Thomas digs his fat fingers into the chair's arms then asks Holden for his name, however, the man ignored his request and speaks to his boss. Her face burns scarlet. Her crooked lips tremble as if she is about to swear at Holden for disrespecting an "accomplished" writer. As much as she hates his coldness, Mrs. Grenwood admires Holden for his diligent work and brutal honesty.
"Anyway, Mrs. Grenwood," he continued. "I have revised a couple of drafts from your client. But once I'll get back at 1:30, I'll send her an email regarding her decision about her compensation."
"Okay. I'll see you at 1:30."
Holden sucks on the tip of his cigarette and exhales through his nose. His brown eyes lazily watch the cars pass by, leaving behind clouds of smoke. For today, he sports a faded Soundgarden t-shirt with an oversized, gray sweater underneath it. His olive green skate baggy jeans protect his bare legs from the autumn cold.
As the glass shields him from outside distractions, Holden felt as if the weight finally loosens from his shoulders. He was free from the drama, his idiotic co-workers, and that goddamn draft he revised last night. But when Allison Stone came up to him, it appears all the birds in New York had suddenly stopped singing.
"Holden, what time did Neil Gaiman said he wants to meet with Mrs. Grenwood?" she asks in an urgent tone. She leaves the door open, letting the noise flood inside the room.
Irritated, he puts the cigarette out in his ashtray then rests his back against his moving chair. "He wants to have lunch with Mrs. Grenwood at 12:45 p.m."
"Yep, he also told me to tell you to go fuck yourself."
Hoisting a brown file in her hands, Allison asks if he handed Albert's revised draft to Mrs. Grenwood.
"Well, what the hell did she say?"
"She said that she appreciates the draft," he says apathetically. "But she wants me to email Albert Schultz as soon as possible."
Allison's small smile distorts into a perplexed frown.
Usually, Mrs. Grenwood is never this chirpy. She would look at fifty-paged drafts and cast them aside like yesterday's garbage.
"Speaking of work," Holden adds. "I have read Jaime's story."
Allison lowers her glasses. "Who?"
"The girl who wrote a story about a bulimic person discovering her sexuality," Holden replied. "Anyway, I read her story, and she's an excellent writer. Maybe we should call her."

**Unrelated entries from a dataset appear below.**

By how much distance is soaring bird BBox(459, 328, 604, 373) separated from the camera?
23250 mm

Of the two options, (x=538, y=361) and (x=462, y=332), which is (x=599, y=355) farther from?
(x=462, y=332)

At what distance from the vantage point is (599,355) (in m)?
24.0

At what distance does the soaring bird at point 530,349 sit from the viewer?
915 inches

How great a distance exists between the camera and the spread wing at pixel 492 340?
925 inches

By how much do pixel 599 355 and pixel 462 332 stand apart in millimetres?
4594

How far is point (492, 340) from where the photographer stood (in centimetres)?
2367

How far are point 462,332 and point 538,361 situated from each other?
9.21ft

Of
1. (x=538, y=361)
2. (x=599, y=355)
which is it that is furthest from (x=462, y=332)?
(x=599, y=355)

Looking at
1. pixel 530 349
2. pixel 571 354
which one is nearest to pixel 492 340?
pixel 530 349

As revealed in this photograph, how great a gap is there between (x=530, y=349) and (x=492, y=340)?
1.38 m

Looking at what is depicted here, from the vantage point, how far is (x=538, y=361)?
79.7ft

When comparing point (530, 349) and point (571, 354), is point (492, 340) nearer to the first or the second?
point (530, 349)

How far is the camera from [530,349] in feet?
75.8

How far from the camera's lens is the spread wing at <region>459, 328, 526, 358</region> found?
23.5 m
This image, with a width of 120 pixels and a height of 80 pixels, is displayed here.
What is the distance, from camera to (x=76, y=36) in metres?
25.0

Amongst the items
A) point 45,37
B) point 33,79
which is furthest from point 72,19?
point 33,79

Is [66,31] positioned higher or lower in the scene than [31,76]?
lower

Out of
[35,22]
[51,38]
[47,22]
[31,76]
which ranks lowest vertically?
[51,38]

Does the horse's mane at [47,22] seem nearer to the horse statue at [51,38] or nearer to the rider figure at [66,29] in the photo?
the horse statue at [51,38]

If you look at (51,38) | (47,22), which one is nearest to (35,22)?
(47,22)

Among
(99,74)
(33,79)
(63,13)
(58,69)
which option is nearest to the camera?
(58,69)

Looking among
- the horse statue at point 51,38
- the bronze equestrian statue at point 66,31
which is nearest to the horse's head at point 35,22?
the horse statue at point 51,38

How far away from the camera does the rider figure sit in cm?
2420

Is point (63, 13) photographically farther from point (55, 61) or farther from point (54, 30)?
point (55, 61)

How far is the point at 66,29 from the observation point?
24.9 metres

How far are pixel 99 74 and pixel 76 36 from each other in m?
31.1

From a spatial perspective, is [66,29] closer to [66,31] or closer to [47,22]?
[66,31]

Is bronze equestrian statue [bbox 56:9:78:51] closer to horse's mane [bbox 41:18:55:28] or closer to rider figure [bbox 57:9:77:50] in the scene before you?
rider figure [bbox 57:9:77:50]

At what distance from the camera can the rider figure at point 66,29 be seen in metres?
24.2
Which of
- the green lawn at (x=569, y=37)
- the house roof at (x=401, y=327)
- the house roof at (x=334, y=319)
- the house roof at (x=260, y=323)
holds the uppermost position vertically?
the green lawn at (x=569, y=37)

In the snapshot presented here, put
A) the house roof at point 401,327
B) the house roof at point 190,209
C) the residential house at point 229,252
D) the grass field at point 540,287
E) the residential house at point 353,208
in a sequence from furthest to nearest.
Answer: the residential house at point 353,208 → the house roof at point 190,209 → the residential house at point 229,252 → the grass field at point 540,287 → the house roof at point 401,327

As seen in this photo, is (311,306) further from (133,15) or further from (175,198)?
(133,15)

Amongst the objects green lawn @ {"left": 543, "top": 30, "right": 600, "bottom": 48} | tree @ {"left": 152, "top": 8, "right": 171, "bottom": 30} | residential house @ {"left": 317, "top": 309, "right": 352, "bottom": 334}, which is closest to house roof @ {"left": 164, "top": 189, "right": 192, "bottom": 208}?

Allison shakes her head in dismay. "I talked to Mrs. Greenwood about it, but she said she won't publish her story."
"Why not?" Holden snorts. "Jaime is a damn talented writer. Maybe we should give her a chance."
"Because she isn't interested in publishing a story about fat people. Her words, not mine."
"Christ." Holden massages his face then gazes up at Allison. "She loves that asshat's shitty book, but she won't even look at Jaime's draft?"
"Does she have a literary agent?"
"She can't afford one, but—"
"Has she talked to Mrs. Greenwood about her story?"
Allison expresses a tired sigh. "Okay, so let her throw her dreams away. Tell her to be a chef or something."
"Wow," Holden chortles sarcastically. "That's some brilliant advice, Allison. I wish I wrote that for my senior quote."
"I am just being serious, Holden." Allison scowls.
"Serious or bitchy?"
"Both," she declares bitterly. "But that is not the point, Holden. Without people representing her, then that book is as good as dead."
She moves away to allow a woman in chic clothes to pass into the building.
"What if we give Jaime a chance?" Holden urges.
"Oh come on—"
"Fine," Allison moans. "Let's talk about it over lunch at the Grand Central Oyster Bar. I am starving."
* * *
Holden winces as the salt burns his tongue. His brown eyes examine the bankers, oil tycoons, business executives, idols, police commissioners, and movie directors who enjoy squirting lemon juice on the lobsters' backs.
It's ironic to see them talk about how much money they make when they are homeless people starving in New York. Aromas of grilled lobsters and flavorful stew fill the entire building. Spatulas chop seafood and vegetables, as chefs slave for their wealthy customers.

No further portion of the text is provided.